Dataset excerpts
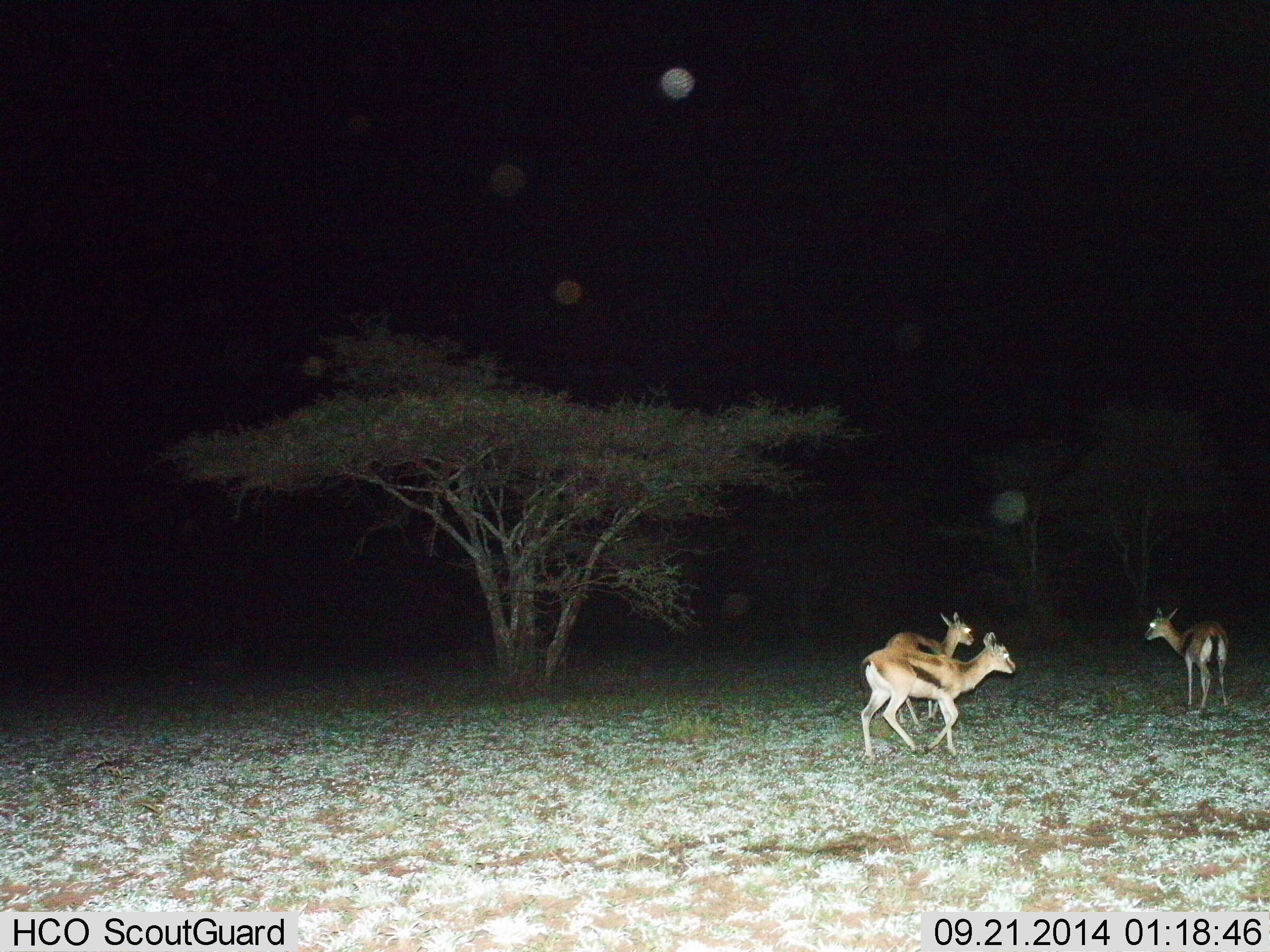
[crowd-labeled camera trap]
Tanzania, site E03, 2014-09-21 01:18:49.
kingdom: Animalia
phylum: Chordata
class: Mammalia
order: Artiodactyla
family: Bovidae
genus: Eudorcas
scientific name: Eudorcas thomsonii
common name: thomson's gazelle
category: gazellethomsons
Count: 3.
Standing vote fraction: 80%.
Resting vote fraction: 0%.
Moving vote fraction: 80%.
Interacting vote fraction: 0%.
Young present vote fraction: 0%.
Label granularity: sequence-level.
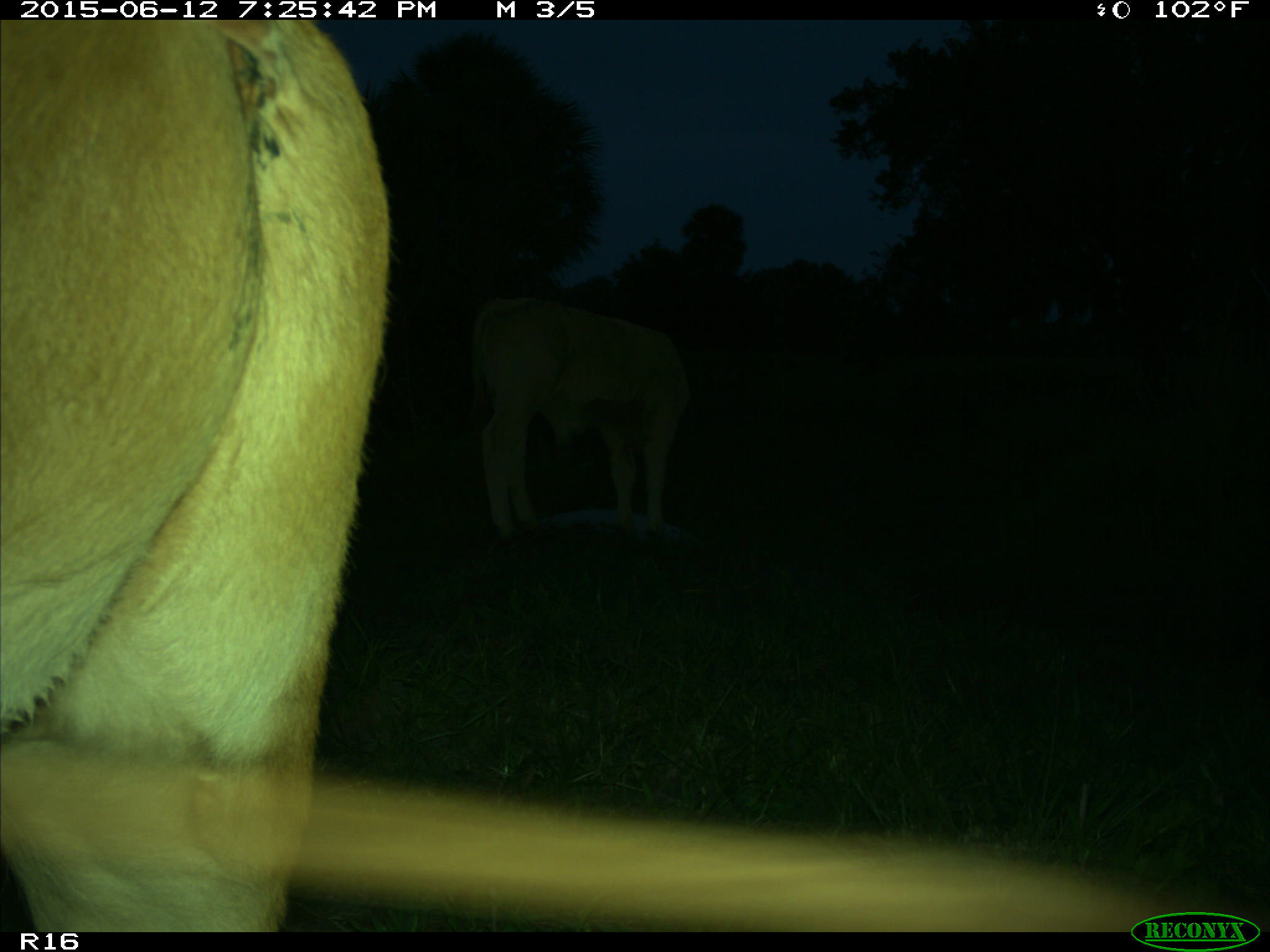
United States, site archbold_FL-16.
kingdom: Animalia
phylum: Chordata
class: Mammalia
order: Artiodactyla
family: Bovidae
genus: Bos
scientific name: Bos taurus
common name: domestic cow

Task requirements ▸
One exact copy of the data, no pictures: write it out line for line.

Solved problem ▸
[crowd-labeled camera trap]
Tanzania, site E03, 2014-09-21 01:18:49.
kingdom: Animalia
phylum: Chordata
class: Mammalia
order: Artiodactyla
family: Bovidae
genus: Eudorcas
scientific name: Eudorcas thomsonii
common name: thomson's gazelle
category: gazellethomsons
Count: 3.
Standing vote fraction: 80%.
Resting vote fraction: 0%.
Moving vote fraction: 80%.
Interacting vote fraction: 0%.
Young present vote fraction: 0%.
Label granularity: sequence-level.
United States, site archbold_FL-16.
kingdom: Animalia
phylum: Chordata
class: Mammalia
order: Artiodactyla
family: Bovidae
genus: Bos
scientific name: Bos taurus
common name: domestic cow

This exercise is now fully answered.